◆ Information provided:
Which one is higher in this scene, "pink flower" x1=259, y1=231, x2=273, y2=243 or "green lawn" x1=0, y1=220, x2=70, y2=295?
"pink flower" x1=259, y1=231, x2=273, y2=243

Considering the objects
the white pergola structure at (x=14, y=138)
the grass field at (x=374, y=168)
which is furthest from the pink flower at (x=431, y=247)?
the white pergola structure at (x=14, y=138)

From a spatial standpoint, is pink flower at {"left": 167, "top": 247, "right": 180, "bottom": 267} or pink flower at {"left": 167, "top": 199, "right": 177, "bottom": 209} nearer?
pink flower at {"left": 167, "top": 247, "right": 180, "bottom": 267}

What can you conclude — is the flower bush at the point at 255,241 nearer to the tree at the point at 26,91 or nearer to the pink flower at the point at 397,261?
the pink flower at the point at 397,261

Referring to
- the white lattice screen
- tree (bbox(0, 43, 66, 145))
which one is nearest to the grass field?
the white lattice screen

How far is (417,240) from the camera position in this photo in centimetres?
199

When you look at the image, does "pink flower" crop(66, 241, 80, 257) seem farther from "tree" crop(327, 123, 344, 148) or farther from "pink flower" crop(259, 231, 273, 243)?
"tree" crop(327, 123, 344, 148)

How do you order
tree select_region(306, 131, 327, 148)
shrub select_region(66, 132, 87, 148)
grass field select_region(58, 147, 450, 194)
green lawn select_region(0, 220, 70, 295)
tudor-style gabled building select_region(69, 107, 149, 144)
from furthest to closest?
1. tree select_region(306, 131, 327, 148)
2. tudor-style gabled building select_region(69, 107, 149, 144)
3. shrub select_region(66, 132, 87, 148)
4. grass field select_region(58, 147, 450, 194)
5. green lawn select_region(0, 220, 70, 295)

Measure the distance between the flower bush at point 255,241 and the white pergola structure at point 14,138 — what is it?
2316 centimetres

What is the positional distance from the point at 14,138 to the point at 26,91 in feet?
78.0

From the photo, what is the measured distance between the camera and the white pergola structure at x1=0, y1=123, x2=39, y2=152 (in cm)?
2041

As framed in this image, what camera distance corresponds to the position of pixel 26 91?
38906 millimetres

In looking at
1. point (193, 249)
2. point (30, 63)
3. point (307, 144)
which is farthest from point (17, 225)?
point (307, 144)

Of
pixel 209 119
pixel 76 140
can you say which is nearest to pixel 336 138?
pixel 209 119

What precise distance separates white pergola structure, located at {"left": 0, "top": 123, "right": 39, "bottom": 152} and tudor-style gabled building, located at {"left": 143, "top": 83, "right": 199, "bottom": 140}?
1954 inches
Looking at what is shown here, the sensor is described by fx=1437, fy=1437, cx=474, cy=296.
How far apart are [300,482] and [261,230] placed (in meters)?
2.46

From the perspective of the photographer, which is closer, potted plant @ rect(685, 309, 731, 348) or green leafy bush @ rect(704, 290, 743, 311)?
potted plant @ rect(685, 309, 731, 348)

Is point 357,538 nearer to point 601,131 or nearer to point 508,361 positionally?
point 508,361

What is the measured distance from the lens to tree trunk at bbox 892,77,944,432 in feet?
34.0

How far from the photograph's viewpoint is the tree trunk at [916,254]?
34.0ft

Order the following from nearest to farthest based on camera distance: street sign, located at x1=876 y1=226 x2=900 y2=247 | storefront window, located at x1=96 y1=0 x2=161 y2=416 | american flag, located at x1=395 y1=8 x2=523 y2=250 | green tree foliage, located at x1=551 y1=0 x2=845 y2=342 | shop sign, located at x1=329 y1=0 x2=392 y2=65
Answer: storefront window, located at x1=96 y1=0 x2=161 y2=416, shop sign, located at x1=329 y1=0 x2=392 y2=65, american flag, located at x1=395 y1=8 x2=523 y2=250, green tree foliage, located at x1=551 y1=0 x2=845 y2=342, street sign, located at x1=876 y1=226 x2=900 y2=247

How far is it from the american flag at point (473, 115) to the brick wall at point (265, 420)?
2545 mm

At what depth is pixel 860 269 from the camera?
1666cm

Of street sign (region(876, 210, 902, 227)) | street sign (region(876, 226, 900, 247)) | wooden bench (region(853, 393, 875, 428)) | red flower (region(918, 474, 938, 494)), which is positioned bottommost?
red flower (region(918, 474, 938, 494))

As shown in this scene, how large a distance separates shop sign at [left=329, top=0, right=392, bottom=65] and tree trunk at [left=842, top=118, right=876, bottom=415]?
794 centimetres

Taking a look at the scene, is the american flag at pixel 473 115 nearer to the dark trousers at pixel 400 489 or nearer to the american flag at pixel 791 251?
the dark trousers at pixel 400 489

---

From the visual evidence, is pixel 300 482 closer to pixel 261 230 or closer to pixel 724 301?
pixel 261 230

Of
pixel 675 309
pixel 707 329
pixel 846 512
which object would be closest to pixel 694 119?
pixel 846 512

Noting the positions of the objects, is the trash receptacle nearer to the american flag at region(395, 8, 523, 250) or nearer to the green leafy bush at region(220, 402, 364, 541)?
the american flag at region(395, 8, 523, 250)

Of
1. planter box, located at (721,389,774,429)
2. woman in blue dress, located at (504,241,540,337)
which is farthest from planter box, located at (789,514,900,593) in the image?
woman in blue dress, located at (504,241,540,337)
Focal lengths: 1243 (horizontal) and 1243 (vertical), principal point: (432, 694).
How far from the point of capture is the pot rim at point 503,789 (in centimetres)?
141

==

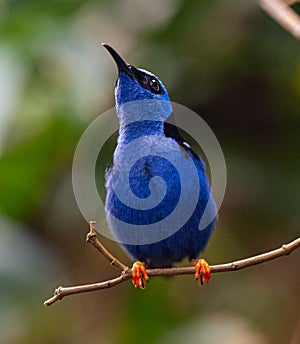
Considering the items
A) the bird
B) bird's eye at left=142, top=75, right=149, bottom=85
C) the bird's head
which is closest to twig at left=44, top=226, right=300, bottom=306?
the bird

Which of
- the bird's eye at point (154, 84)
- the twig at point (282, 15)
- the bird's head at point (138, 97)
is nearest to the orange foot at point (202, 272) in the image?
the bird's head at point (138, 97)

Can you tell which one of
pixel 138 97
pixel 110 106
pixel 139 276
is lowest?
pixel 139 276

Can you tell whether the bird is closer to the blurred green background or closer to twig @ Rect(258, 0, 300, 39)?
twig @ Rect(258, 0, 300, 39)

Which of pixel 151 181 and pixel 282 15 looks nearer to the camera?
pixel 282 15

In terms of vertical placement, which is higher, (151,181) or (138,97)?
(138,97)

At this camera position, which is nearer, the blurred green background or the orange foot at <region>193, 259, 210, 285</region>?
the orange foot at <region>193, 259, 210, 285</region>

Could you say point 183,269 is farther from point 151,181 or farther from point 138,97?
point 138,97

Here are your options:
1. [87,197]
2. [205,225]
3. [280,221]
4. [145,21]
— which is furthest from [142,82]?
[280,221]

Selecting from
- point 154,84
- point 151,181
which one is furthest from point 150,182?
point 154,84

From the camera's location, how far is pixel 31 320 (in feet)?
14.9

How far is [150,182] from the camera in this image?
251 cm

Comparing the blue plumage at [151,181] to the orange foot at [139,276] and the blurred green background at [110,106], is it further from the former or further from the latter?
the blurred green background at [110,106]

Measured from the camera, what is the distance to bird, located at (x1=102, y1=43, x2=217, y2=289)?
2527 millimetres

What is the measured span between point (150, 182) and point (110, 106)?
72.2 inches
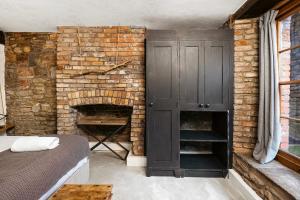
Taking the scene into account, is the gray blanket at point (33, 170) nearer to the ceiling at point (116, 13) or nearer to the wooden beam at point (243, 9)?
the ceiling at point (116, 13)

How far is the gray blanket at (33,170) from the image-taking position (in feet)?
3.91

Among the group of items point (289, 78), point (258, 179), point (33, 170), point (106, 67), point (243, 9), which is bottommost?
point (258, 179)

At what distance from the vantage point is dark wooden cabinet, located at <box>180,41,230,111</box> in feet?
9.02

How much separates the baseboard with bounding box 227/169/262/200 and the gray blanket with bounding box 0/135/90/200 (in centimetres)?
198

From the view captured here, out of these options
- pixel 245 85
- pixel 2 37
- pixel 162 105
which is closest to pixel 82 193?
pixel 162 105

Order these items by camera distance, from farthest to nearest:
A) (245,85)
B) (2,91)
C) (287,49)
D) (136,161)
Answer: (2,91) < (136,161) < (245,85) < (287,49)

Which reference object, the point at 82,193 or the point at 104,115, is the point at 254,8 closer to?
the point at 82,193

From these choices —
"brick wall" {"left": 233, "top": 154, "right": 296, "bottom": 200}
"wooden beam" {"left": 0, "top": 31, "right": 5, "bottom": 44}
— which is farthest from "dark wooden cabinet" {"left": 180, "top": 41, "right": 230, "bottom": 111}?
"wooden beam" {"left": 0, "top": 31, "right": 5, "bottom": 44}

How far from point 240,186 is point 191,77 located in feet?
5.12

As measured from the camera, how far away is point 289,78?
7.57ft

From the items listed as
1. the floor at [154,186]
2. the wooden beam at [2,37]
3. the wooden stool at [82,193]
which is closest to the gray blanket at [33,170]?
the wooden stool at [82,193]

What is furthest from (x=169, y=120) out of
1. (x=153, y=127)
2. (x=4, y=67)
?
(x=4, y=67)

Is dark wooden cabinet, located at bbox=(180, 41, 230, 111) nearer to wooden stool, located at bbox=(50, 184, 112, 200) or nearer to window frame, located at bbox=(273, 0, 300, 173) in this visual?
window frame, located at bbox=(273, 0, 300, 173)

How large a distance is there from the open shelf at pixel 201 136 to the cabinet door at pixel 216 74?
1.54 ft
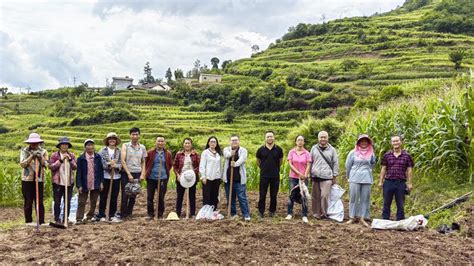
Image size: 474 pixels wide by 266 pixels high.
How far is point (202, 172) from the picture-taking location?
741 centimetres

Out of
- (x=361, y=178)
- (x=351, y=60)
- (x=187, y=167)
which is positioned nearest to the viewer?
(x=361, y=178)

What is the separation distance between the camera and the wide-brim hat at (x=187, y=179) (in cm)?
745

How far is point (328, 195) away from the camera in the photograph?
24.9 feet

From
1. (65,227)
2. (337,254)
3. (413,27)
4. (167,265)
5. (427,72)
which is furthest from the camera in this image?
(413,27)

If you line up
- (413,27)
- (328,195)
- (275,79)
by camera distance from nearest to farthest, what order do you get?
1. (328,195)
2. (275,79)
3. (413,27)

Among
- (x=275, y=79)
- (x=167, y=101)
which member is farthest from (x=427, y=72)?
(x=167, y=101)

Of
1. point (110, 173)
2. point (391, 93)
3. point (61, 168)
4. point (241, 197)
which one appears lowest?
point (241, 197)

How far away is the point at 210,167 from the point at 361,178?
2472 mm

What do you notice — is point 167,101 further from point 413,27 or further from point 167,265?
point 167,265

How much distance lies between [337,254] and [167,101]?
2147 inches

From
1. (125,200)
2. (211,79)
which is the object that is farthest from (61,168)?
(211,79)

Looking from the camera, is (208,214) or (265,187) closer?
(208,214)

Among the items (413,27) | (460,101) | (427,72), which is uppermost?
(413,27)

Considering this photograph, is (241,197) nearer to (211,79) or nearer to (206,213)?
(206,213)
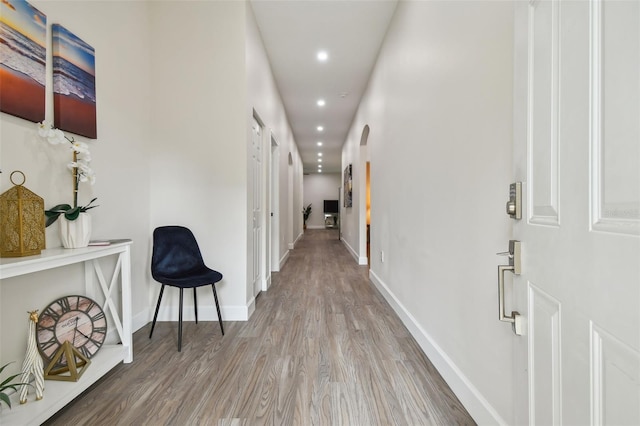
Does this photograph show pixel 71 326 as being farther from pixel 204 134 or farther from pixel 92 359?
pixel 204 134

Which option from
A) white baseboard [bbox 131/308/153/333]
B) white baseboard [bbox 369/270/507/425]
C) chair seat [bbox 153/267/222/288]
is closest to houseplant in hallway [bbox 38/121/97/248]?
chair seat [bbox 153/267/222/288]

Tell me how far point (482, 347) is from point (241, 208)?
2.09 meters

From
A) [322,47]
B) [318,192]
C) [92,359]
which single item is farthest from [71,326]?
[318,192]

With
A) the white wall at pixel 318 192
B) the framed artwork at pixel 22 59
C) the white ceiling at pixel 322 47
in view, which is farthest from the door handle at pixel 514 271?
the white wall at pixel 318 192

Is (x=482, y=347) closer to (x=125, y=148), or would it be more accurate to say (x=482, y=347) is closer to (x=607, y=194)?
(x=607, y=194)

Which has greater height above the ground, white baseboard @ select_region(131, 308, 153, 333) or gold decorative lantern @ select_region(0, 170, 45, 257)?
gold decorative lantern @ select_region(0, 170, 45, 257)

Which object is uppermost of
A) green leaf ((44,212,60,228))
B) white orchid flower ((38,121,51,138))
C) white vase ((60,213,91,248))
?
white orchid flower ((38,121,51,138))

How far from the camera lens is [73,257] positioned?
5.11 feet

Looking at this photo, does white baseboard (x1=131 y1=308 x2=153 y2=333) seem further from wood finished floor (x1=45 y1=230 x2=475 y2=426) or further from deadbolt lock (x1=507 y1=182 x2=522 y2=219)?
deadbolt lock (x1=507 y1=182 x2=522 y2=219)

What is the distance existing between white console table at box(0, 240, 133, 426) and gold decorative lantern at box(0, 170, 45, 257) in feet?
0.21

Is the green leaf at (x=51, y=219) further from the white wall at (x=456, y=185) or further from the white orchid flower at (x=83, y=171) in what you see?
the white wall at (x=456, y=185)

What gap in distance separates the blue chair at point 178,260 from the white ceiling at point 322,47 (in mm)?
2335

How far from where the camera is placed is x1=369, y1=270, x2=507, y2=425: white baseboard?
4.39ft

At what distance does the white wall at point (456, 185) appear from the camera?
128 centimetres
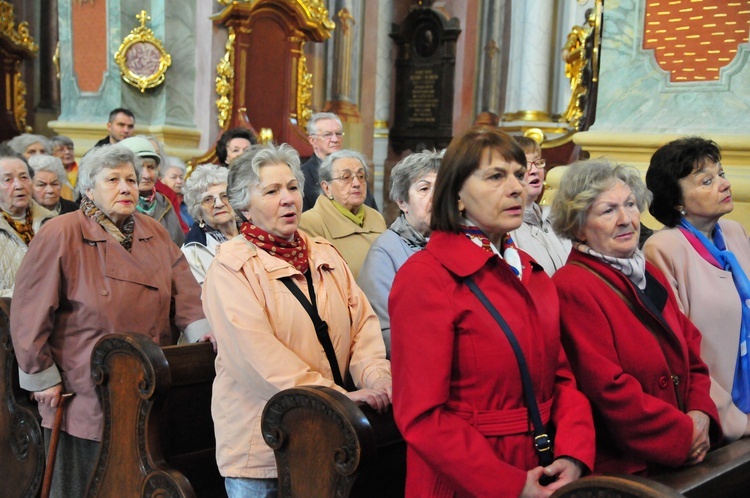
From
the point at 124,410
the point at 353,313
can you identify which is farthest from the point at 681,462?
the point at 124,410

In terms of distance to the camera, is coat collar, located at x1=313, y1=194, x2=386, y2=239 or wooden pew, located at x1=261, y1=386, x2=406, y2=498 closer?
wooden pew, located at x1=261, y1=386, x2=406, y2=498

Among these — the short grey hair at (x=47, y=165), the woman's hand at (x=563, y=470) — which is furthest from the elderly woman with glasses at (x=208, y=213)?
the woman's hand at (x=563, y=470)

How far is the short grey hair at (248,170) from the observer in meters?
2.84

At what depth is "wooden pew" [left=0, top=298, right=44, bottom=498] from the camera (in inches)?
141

◆ Task directions: List each line in the entries above that contains the word "gabled", copying every such line in full.

◆ Result for this task:
tudor-style gabled building select_region(69, 107, 149, 144)
2. tudor-style gabled building select_region(69, 107, 149, 144)
What precise distance separates white pergola structure, located at {"left": 0, "top": 123, "right": 39, "bottom": 152} and tudor-style gabled building, located at {"left": 143, "top": 83, "right": 199, "bottom": 140}?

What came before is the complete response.